Protein complexes play an important role in cellular mechanism. Identification of protein complexes in protein-protein interaction (PPI) networks is the first step in understanding the organization and dynamics of cell function. Several high-throughput experimental techniques produce a large amount of protein interactions, which can be used to predict protein complexes in a PPI network. We have developed an algorithm PROCOMOSS (Protein Complex Detection using Multi-objective Evolutionary Approach based on Semantic Similarity) for partitioning the whole PPI network into clusters, which serve as predicted protein complexes. We consider both graphical properties of a PPI network as well as biological properties based on GO semantic similarity measure as objective functions. Here three different semantic similarity measures are used for grouping functionally similar proteins in the same clusters. We have applied the PROCOMOSS algorithm on two different datasets of Saccharomyces cerevisiae to find and predict protein complexes. A real-life application of the PROCOMOSS is also shown here by applying it in the human PPI network consisting of differentially expressed genes affected by gastric cancer. Gene ontology and pathway based analyses are also performed to investigate the biological importance of the extracted gene modules.

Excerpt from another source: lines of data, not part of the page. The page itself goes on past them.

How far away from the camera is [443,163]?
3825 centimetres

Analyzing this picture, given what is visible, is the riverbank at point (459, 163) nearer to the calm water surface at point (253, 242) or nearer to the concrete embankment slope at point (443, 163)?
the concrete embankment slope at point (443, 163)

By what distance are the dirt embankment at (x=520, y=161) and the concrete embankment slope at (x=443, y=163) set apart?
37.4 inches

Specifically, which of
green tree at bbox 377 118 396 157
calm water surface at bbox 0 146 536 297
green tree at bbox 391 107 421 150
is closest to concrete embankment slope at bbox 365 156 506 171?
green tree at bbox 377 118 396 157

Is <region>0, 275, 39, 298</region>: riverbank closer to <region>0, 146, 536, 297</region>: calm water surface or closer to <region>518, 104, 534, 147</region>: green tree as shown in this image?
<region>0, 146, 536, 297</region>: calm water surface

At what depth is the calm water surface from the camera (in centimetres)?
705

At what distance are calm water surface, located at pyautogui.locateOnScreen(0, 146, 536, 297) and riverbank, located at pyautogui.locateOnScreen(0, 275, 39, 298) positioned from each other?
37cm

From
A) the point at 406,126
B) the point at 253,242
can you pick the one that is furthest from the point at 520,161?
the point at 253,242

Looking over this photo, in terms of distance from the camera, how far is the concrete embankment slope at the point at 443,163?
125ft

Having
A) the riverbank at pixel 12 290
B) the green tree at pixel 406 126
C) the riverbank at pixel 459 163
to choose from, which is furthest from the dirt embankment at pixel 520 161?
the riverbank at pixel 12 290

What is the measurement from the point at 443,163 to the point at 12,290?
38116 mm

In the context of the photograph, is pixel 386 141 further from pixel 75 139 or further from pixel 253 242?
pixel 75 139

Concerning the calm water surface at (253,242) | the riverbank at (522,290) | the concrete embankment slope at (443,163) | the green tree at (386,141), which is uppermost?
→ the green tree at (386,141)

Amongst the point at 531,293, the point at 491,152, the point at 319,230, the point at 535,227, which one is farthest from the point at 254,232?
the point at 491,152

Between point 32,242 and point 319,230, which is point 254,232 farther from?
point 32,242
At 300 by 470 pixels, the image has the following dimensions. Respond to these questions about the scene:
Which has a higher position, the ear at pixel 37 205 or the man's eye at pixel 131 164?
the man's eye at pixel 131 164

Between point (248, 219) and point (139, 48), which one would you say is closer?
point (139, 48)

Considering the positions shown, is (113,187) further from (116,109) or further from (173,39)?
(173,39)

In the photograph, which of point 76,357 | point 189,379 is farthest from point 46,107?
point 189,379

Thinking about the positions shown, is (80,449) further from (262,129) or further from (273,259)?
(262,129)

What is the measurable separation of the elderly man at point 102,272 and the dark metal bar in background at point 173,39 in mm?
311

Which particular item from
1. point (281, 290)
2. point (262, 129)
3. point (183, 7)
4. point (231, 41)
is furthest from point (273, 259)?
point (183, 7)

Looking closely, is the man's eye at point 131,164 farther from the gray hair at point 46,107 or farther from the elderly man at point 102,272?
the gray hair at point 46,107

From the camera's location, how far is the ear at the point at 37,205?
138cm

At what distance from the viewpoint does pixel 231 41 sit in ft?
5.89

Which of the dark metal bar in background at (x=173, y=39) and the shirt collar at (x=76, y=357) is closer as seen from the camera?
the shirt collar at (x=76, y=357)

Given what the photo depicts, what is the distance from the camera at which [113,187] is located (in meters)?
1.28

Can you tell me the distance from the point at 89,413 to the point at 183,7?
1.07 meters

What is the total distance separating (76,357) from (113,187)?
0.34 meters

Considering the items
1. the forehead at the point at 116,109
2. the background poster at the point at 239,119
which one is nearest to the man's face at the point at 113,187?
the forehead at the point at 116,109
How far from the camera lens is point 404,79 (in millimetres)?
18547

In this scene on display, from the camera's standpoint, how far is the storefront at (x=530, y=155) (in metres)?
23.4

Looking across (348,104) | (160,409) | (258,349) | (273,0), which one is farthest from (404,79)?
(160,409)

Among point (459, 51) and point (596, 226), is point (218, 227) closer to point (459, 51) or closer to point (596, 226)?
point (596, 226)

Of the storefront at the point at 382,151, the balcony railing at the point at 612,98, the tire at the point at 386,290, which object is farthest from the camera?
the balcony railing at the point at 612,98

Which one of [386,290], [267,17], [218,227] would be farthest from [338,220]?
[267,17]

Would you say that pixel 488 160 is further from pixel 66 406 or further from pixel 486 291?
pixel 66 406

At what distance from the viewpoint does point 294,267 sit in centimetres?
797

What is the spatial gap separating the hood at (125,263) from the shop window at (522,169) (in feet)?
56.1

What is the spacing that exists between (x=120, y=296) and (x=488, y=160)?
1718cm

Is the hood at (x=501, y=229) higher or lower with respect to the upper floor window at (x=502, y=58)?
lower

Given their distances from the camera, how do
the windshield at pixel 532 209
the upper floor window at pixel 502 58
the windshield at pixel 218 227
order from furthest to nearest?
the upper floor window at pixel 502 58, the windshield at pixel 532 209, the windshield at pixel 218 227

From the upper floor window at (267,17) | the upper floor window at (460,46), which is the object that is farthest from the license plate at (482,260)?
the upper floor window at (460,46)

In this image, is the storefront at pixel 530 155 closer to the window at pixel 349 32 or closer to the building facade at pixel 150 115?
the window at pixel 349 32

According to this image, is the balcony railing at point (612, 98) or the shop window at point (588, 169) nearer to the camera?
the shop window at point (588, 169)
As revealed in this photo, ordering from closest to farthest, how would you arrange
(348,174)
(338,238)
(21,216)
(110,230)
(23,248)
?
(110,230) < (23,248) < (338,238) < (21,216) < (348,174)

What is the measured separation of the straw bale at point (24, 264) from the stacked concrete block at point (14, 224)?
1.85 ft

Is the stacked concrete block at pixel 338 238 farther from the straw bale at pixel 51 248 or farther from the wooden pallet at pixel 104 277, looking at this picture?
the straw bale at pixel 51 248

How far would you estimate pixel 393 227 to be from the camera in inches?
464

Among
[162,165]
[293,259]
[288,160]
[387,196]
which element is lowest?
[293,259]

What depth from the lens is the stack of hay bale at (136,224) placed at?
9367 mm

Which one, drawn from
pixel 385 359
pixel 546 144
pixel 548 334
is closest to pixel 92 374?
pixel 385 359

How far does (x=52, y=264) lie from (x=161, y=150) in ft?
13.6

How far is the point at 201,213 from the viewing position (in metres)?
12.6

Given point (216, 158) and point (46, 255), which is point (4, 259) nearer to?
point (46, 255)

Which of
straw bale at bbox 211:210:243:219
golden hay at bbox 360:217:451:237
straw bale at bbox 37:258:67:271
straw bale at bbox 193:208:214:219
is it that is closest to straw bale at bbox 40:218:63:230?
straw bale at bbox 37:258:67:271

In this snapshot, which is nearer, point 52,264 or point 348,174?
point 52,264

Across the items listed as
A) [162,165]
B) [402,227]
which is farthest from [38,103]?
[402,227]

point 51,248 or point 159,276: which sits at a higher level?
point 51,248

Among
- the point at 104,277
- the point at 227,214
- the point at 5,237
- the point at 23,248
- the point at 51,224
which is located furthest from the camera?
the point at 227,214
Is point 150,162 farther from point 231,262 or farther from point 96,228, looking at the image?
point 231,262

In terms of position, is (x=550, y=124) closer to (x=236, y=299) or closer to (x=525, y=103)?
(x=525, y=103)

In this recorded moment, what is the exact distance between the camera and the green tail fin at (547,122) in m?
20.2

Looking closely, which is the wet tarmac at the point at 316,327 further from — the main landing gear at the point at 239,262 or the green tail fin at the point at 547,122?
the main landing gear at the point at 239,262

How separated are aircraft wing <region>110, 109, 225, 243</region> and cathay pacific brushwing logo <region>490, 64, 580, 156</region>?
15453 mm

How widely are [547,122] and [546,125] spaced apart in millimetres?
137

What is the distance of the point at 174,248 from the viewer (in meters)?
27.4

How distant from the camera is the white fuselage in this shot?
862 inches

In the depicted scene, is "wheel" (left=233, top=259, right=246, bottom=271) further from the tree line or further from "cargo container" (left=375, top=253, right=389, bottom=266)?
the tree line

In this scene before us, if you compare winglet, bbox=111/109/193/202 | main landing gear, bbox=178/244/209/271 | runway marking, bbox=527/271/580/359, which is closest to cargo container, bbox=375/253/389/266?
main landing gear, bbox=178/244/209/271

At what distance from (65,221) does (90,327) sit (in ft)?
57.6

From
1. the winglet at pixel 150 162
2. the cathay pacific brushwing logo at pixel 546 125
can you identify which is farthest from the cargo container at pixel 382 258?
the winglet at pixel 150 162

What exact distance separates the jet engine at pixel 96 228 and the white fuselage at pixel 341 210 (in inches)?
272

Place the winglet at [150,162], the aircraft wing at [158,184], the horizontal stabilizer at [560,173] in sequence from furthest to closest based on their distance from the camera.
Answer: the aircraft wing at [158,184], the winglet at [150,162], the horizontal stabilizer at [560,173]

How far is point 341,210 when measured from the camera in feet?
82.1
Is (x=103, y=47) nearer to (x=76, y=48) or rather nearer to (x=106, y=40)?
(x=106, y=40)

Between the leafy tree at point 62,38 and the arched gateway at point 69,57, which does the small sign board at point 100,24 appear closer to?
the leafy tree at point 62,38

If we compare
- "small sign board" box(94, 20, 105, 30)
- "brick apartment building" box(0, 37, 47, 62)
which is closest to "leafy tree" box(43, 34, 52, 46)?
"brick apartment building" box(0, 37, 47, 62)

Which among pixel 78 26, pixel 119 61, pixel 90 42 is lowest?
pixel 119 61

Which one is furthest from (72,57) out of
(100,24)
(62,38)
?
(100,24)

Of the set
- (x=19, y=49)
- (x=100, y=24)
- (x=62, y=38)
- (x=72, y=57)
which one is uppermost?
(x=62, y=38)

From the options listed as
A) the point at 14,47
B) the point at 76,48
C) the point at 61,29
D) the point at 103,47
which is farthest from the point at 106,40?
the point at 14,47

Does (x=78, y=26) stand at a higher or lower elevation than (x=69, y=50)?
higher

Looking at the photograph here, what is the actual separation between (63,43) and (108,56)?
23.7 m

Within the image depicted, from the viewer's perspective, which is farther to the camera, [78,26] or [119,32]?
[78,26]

蛋白质复合物在细胞机制中发挥着重要作用。在蛋白质 - 蛋白质相互作用(PPI)网络中识别蛋白质复合物是理解细胞功能的组织和动态的第一步。几种高通量实验技术产生了大量的蛋白质相互作用,可用于预测PPI网络中的蛋白质复合物。我们开发了一种算法PROCOMOSS(基于语义相似性的多目标进化方法进行蛋白质复合物检测),用于将整个PPI网络划分为簇,这些簇可作为预测的蛋白质复合物。我们将PPI网络的图形属性以及基于GO语义相似性度量的生物学属性都视为目标函数。这里使用三种不同的语义相似性度量将功能相似的蛋白质分组到同一簇中。我们已将PROCOMOSS算法应用于酿酒酵母的两个不同数据集,以查找和预测蛋白质复合物。通过将PROCOMOSS应用于由受胃癌影响的差异表达基因组成的人类PPI网络,还展示了该算法在实际中的应用。还进行了基于基因本体和通路的分析,以研究提取的基因模块的生物学重要性。